[THE DATA Boundary: Start]

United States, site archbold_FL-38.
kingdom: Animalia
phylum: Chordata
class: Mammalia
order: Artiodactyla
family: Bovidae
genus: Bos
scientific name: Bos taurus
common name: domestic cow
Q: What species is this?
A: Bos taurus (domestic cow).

[THE DATA Boundary: End]

== THE PROBLEM ==
All the records above need to be restated exactly, line by line.

== OUTPUT OF THE EXERCISE ==
United States, site archbold_FL-38.
kingdom: Animalia
phylum: Chordata
class: Mammalia
order: Artiodactyla
family: Bovidae
genus: Bos
scientific name: Bos taurus
common name: domestic cow
Q: What species is this?
A: Bos taurus (domestic cow).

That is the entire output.